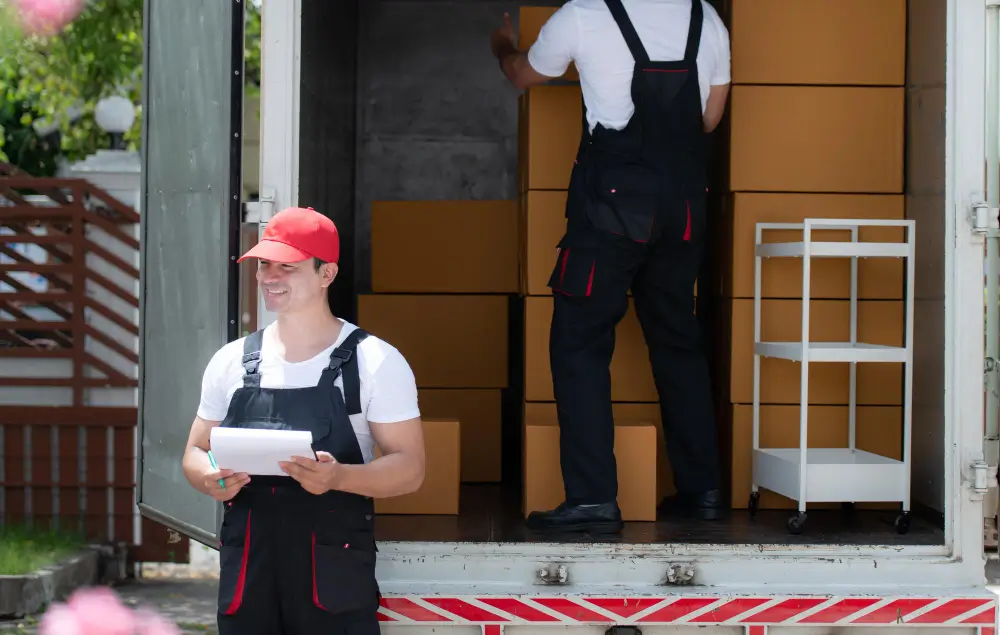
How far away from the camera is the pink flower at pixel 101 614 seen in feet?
20.3

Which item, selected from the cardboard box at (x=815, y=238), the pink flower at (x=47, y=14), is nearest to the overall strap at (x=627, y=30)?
the cardboard box at (x=815, y=238)

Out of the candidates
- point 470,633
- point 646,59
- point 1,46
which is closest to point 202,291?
point 470,633

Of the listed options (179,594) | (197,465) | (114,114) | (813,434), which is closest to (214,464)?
(197,465)

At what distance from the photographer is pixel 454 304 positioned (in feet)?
15.5

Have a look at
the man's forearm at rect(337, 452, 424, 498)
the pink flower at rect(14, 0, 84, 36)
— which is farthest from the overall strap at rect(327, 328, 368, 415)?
the pink flower at rect(14, 0, 84, 36)

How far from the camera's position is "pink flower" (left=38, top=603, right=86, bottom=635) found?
5.94m

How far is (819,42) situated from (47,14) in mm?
6381

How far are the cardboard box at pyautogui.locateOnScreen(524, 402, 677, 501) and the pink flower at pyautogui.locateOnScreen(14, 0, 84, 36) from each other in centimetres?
580

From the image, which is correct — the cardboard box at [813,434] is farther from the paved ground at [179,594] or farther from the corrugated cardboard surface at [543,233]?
the paved ground at [179,594]

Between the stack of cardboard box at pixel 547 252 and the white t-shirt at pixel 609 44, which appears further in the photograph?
the stack of cardboard box at pixel 547 252

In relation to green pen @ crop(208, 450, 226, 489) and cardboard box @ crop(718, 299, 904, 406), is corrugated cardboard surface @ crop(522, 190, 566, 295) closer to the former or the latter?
cardboard box @ crop(718, 299, 904, 406)

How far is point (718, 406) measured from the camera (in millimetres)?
4273

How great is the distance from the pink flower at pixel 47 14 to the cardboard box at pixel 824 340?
6.16 metres

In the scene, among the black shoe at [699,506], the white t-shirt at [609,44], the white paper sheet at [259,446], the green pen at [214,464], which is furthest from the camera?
the black shoe at [699,506]
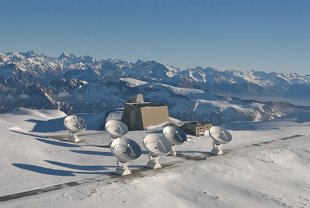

····················

**WHAT THE EXERCISE ASKS**
How many lines in the material above contain the string "stack"? Reply with the number alone.

**CORRECT OUTPUT**
2